Stagflation Risk Growing, Recession ‘Hard to Avoid,’ World Bank Warns

Stagflation Risk Growing, Recession ‘Hard to Avoid,’ World Bank Warns
A trader works on their fruit and vegetable market stall in London on May 12, 2022. (Justin Tallis/AFP via Getty Images)

The global economy faces a mounting risk of stagflation—a toxic combination of high inflation and sluggish growth—and many countries could be choked by recession, the World Bank warned in a new report as it slashed over 1 percent from its 2022 economic growth forecast.

The World Bank predicted in its June 7 outlook that the global economy will expand 2.9 percent this year, down 1.2 percentage points from the 4.1 percent pace it forecast for 2022 back in January.

“The war in Ukraine, lockdowns in China, supply-chain disruptions, and the risk of stagflation are hammering growth. For many countries, recession will be hard to avoid,” World Bank President David Malpass said in a statement, adding that there’s an “urgent” need to encourage production and not to impose trade restrictions in order to avoid the worst.

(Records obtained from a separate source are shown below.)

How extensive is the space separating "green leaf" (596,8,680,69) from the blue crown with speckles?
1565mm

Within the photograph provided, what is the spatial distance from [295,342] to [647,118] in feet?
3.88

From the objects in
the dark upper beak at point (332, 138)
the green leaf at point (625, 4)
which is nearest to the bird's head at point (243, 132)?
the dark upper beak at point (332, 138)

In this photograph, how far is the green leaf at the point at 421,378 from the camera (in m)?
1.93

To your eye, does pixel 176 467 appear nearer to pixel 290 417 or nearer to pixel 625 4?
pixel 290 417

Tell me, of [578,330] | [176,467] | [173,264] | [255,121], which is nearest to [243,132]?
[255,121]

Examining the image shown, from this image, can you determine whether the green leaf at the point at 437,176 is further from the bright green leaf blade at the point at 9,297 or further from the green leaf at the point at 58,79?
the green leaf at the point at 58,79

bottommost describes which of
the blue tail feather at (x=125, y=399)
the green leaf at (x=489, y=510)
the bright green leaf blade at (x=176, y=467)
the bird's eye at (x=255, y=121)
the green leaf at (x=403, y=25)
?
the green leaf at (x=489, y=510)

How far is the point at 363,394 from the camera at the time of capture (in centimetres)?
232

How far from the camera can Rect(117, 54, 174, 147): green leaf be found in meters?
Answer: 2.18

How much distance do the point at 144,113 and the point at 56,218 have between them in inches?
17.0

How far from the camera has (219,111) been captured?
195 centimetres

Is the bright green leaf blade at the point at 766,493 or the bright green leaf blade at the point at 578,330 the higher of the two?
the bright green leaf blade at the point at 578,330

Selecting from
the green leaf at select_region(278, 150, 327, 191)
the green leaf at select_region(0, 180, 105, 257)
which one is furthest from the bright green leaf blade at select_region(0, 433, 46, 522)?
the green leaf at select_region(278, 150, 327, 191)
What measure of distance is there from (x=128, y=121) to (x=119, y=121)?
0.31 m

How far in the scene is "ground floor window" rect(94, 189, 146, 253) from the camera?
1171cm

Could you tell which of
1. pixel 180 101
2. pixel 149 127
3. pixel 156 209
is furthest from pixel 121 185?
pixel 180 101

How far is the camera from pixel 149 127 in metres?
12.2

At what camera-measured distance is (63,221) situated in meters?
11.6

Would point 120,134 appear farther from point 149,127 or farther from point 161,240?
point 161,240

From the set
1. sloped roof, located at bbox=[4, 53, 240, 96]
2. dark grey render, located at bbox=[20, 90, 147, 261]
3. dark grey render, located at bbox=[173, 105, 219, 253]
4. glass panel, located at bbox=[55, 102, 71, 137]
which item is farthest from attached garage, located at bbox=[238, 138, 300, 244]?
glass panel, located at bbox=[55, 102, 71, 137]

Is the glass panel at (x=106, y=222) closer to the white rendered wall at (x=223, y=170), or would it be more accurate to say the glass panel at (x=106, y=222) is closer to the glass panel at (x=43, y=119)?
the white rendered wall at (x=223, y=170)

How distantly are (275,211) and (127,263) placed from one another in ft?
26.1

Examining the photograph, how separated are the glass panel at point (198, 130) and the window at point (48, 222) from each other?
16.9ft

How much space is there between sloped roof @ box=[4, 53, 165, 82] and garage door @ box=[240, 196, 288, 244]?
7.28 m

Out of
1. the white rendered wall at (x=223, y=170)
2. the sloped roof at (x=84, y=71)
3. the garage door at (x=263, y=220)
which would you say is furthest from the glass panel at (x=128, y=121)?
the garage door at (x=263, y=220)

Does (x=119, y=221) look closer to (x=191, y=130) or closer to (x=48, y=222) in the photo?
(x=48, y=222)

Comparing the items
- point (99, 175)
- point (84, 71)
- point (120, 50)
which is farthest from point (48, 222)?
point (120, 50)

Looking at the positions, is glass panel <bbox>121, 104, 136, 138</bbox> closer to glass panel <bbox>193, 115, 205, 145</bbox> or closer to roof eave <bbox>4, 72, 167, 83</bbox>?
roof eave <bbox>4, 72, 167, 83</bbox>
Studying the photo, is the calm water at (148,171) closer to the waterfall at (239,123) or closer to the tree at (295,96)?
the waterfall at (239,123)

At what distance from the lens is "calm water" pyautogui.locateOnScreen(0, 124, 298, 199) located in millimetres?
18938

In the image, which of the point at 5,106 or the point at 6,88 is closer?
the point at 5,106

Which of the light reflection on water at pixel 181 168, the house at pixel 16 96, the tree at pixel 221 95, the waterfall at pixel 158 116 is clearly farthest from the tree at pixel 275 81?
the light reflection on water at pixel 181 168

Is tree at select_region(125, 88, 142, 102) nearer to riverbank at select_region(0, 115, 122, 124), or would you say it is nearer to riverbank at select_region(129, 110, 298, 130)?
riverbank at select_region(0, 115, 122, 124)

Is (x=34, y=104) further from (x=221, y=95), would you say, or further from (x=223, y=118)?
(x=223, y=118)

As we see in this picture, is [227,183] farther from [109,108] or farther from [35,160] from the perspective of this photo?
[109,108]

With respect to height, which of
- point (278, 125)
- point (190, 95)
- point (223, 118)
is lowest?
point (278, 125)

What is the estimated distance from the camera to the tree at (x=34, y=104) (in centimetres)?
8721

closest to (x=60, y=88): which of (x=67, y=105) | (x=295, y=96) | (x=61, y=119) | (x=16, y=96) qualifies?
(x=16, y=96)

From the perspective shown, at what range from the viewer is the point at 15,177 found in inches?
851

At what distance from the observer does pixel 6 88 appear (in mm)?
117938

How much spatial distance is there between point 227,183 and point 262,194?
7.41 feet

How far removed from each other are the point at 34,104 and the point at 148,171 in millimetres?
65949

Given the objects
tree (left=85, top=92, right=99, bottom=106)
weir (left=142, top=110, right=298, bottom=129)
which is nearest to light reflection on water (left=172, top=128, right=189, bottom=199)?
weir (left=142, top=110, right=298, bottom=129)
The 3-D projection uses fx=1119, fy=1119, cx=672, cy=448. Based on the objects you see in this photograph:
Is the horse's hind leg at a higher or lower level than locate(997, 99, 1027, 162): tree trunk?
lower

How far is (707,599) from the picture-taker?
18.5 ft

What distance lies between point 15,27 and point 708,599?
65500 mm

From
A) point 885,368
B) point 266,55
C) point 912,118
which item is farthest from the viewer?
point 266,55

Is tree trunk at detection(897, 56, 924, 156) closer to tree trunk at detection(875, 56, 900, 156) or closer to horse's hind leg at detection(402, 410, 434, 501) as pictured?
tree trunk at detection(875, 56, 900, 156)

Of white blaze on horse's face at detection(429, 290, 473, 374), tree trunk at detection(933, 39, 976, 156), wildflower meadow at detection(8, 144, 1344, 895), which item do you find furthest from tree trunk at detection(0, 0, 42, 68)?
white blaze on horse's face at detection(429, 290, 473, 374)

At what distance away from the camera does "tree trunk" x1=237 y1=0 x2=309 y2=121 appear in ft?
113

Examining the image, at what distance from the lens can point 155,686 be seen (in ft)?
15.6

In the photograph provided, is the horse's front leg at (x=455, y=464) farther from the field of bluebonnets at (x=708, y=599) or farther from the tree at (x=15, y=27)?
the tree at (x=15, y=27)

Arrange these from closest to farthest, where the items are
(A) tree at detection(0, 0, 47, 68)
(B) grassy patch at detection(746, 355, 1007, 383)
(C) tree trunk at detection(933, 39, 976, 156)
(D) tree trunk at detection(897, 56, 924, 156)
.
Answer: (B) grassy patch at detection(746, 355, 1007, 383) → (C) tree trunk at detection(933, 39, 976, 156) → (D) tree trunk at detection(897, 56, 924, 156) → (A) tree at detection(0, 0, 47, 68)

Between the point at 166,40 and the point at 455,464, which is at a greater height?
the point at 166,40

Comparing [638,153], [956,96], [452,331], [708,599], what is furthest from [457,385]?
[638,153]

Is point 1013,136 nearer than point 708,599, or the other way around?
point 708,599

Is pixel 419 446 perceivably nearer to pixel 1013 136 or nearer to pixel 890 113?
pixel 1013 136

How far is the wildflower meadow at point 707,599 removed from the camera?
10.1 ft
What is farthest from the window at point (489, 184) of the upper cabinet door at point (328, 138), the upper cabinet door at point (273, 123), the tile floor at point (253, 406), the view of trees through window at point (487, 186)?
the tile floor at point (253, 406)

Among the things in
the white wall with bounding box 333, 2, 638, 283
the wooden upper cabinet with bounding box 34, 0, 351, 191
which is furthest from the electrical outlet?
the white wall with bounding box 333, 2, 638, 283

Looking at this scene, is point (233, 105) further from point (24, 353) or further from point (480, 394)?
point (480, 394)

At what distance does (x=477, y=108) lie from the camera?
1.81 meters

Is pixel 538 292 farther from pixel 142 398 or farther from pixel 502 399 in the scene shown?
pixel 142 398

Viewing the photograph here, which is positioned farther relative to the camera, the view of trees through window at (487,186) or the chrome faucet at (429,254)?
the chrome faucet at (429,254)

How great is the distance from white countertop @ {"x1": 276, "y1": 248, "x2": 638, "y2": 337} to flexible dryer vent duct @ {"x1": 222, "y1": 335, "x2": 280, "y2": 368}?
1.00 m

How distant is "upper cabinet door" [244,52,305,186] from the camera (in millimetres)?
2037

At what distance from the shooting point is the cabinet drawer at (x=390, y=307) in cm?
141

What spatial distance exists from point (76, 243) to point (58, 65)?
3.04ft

A Ukrainian serviceman inspects the area from a building damaged by a Russian military strike, in the town of Marinka, in Donetsk region, Ukraine, on May 28, 2022. (Anna Kudriavtseva/Reuters)

Some regions face bigger headwinds than others. America’s economic growth outlook for 2022 was cut by 1.2 percentage points down to 2.5 percent, compared to the January forecast.

The outlook for Europe and Central Asia, by contrast, was downgraded by a whopping 5.9 percentage points, with economies in this region collectively expected to contract by 2.9 percent, due in large measure to the fallout from the Russia–Ukraine conflict.

“The war in Ukraine is leading to high commodity prices, adding to supply disruptions, increasing food insecurity and poverty, exacerbating inflation, contributing to tighter financial conditions, magnifying financial vulnerability, and heightening policy uncertainty,” the World Bank said in the executive summary to its Global Economic Prospects 2022 report (pdf).

Some commodity exporters, like oil-rich Saudi Arabia, are likely to see a boost to their economies from higher crude prices, with the World Bank raising the Kingdom’s 2022 growth forecast by 2.1 percentage points to 7.0 percent.

But for emerging market and developing economies as a whole, the World Bank downgraded its 2022 growth outlook to 3.4 percent, as negative spillovers from the Ukraine war more than offset any short-term boost to some commodity exporters from higher energy prices.

Ankara worker
A worker arranges fruit for sale at a food market in Ankara, Turkey, on June 3, 2022. (Burhan Ozbilici/AP Photo)

What the World Bank described as a “precarious” global economic recovery is further threatened by a number of risks, including soaring prices.

“Among them is, in particular, the possibility of stubbornly high global inflation accompanied by tepid growth, reminiscent of the stagflation of the 1970s,” the agency warned.

In a bid to tame soaring inflation, which in the United States has been running at a 40-year high, central banks around the world have started hiking rates. The prospect of a sharp tightening of monetary policy in advanced economies will drive up borrowing costs significantly, which could result in financial stress in some emerging markets and developing economies, the World Bank said.

The new economic outlook is also the World Bank’s first systematic assessment of how current global economic conditions stack up against the stagflation of the 1970s. The current situation is similar to the stagflation of some 50 years ago in three key ways, the World Bank said.

“Persistent supply-side disturbances fueling inflation, preceded by a protracted period of highly accommodative monetary policy in major advanced economies, prospects for weakening growth, and vulnerabilities that emerging market and developing economies face with respect to the monetary policy tightening that will be needed to rein in inflation,” the agency said.

Differences from the 1970s include a strong dollar, smaller increases in commodity prices, and stronger balance sheets of major financial institutions.

While the World Bank expects global inflation to soften next year, it will likely stay above target in many economies.

“If inflation remains elevated, a repeat of the resolution of the earlier stagflation episode could translate into a sharp global downturn along with financial crises in some emerging market and developing economies,” the World Bank warned.

The World Bank also downgraded its global growth forecast for 2023 by 0.2 percentage points to 3 percent.

Similarly, the growth outlook for the U.S. economy in 2023 was cut by 0.2 percentage points.  The economy is now expected to expand at a pace of 2.4 percent.